Why do those two ways to set a variable to all 1s lead to different results?

Question

I recently discovered a discrepancy between two ways to set a variable to all 1s in C. Here is a small code sample to illustrate the odd behaviour on my 64 bit Linux system.

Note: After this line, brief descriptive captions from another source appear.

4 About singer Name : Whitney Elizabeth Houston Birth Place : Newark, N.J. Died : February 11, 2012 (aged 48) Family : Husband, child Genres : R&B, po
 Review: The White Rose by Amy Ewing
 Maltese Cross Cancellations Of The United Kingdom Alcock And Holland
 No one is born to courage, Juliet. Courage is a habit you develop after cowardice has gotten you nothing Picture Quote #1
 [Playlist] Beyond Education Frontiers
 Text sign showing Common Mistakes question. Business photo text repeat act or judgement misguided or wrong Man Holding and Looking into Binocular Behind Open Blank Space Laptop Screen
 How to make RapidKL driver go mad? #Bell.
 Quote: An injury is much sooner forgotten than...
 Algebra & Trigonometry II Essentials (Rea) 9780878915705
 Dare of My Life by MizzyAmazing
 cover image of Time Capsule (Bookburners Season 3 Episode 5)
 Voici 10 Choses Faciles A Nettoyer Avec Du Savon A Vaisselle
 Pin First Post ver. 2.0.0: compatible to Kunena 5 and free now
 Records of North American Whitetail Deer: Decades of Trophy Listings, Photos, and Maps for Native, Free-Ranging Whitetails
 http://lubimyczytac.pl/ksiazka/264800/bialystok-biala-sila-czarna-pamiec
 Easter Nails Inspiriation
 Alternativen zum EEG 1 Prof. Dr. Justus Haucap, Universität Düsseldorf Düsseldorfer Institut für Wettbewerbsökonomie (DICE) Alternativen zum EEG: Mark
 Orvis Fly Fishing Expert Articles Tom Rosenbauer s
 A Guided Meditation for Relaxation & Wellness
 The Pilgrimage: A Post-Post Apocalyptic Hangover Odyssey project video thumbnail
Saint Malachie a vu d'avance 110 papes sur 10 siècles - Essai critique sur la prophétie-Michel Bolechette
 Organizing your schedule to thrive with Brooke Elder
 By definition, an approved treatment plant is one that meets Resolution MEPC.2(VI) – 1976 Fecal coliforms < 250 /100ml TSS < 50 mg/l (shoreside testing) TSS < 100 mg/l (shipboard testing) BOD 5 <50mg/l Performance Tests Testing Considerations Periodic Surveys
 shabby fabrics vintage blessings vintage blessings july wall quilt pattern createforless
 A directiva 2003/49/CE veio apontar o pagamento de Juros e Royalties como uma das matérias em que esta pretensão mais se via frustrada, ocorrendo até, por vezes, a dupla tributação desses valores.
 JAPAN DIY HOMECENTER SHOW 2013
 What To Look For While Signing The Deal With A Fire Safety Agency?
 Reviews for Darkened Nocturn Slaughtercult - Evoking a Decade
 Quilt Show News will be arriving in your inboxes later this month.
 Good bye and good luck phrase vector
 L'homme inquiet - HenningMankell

// compile with `gcc -o weird_shift_behaviour weird_shift_behaviour.c`

#include <stdio.h>

int main(void){
    long long foo = 0;
    long long bar = 0;
    int i;
    puts("<foo> will be set to all 1s by repeatedly shifting 1 to the left and OR-ing the result with <foo>.");
    puts("<bar> will be set to all 1s by repeatedly OR-ing it with 1 and shifting <bar> to the left one step.");
    for(i=0;i<8*(int)sizeof(long long)-1;++i){
        foo |= (1<<i);
        bar = bar<<1 | 1;
        printf("<i>: %02d <foo>: %016llx <bar>: %016llx \n",i,foo,bar);
    }
    return 0;
}

I do know that this is not the canonical way to set an integer type to all 1s in C, but I did try it nonetheless. Here is the interesting part of the output the sample program generates:

<i>: 29 <foo>: 000000003fffffff <bar>: 000000003fffffff 
<i>: 30 <foo>: 000000007fffffff <bar>: 000000007fffffff 
<i>: 31 <foo>: ffffffffffffffff <bar>: 00000000ffffffff 
<i>: 32 <foo>: ffffffffffffffff <bar>: 00000001ffffffff 

Why does this odd behaviour occur? I could not think of any reasonable explanation so far.

Answer 1

1<<i

1 is of type int and 1 << 31 is undefined behavior when int is 32-bit wide.

From the C Standard:

(C99, 6.5.7p4) "The result of E1 << E2 is E1 left-shifted E2 bit positions; vacated bits are filled with zeros. [...] If E1 has a signed type and nonnegative value, and E1 x 2 ^ E2 is representable in the result type, then that is the resulting value; otherwise, the behavior is undefined."

To fix your issue, change 1<<i with 1ULL << i.